AstraZeneca’s lung cancer drug Tagrisso surpassed Symbicort earlier this year to become the company’s top-selling product of 2019, further solidifying its position within AstraZeneca’s portfolio. Although Tagrisso’s peak sales remain well below those of Crestor, the drug has the advantage of being the preferred treatment for targeted lung cancer indications. Compared with Crestor, Tagrisso requires significantly fewer sales and marketing resources, whereas Crestor faced intense competition from Pfizer’s cardiovascular drug Lipitor.
Meanwhile, Lynparza has become the premier therapy for diseases such as ovarian and breast cancer. Although AstraZeneca temporarily shelved the drug following a clinical failure in 2011, its subsequent resurgence quickly delivered substantial returns to the company. Recently, Lynparza has been the focal point of AstraZeneca’s collaboration with Merck, a partnership that secured AstraZeneca a $1.6 billion upfront payment last year.
Berens wrote in the November 22 launch memo, “By 2028, we expect this business area to achieve an annual growth rate exceeding 10%.”
AstraZeneca has now narrowed its commercial and R&D operations primarily to three core therapeutic areas: oncology; respiratory, cardiovascular, renal, and metabolic diseases. Within this scope, AstraZeneca’s product pipeline is also skewed toward cancer, with 97 of its 164 clinical research projects focused on this area.
According to statistical data compiled by the investment bank Cowen, AstraZeneca ranks among the top three in terms of the number of drug candidates and therapies recently submitted to regulatory authorities, compared with other large pharmaceutical companies. Meanwhile, its projected growth from 2018 to 2024 leads all pharmaceutical companies.
AstraZeneca sold off stakes in formerly award-winning brands such as Seroquel and Nexium to raise capital and focus on brands with greater growth potential. This strategy required investors to endure years of declining revenue while maintaining confidence in CEO Pascal Soriot’s promise to “restore growth.” However, the turning point came in 2018, when AstraZeneca achieved revenue growth for the first time in three years.
Soriot remarked earlier this year while commenting on the company’s 2018 performance, “Our sales declined for a longer period than during my entire tenure at AstraZeneca.” “We are now experiencing growth for the first time, and we anticipate a period of sustainable growth in the future.”
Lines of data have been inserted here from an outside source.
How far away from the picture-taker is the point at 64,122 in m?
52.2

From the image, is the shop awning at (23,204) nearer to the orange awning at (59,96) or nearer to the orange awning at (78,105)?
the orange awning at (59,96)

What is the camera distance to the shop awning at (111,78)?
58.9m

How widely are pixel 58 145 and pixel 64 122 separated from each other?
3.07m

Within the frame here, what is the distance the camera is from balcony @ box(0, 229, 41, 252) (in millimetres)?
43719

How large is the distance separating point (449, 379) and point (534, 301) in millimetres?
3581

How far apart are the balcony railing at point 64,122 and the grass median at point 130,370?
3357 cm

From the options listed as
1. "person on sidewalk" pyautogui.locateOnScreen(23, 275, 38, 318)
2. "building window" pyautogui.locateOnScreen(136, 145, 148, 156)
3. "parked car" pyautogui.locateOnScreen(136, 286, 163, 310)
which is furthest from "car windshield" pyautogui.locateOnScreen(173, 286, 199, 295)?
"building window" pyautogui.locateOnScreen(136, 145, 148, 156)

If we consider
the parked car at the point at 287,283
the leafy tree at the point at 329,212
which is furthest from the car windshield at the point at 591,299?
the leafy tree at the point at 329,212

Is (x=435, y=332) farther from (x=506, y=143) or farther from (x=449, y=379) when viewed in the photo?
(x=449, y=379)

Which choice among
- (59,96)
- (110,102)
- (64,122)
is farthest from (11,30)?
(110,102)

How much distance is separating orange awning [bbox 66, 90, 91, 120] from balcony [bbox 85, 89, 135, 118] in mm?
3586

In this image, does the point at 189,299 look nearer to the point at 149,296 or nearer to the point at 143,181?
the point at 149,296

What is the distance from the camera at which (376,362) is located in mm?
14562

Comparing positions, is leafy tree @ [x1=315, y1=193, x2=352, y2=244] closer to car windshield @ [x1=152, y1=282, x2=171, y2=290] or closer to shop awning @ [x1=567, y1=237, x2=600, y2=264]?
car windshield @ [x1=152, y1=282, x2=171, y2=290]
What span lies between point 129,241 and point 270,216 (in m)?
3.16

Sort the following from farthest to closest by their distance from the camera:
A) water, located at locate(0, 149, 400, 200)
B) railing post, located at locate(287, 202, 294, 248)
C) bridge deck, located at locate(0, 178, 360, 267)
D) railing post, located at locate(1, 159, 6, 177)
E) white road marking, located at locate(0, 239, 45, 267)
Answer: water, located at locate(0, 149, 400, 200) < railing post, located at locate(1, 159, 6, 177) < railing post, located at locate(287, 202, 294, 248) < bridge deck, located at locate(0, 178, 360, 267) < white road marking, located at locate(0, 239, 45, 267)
AstraZeneca also places great importance on the Chinese market, maintaining its own commercial and research operations in China, with its research business continuing to expand. AstraZeneca highly values collaborations with local companies.
In the first nine months of 2019, AstraZeneca’s sales in China reached $3.7 billion, accounting for 61% of its emerging market sales and 21% of its total sales, representing a year-on-year increase of more than one-third compared to the same period in 2018.
Nevertheless, a lingering question remains regarding AstraZeneca: whether it can achieve annual sales of $40 billion by 2023, the target promised by Soriot when he rejected Pfizer’s 2014 acquisition offer. Anderson forecasts AstraZeneca’s 2023 annual sales at $34 billion, while Cowen projects $37 billion.
The $40 billion commitment was predicated on the assumption that its three blockbuster oncology drugs would still succeed despite a high risk of clinical failure. However, five years on, many of those bets have paid off.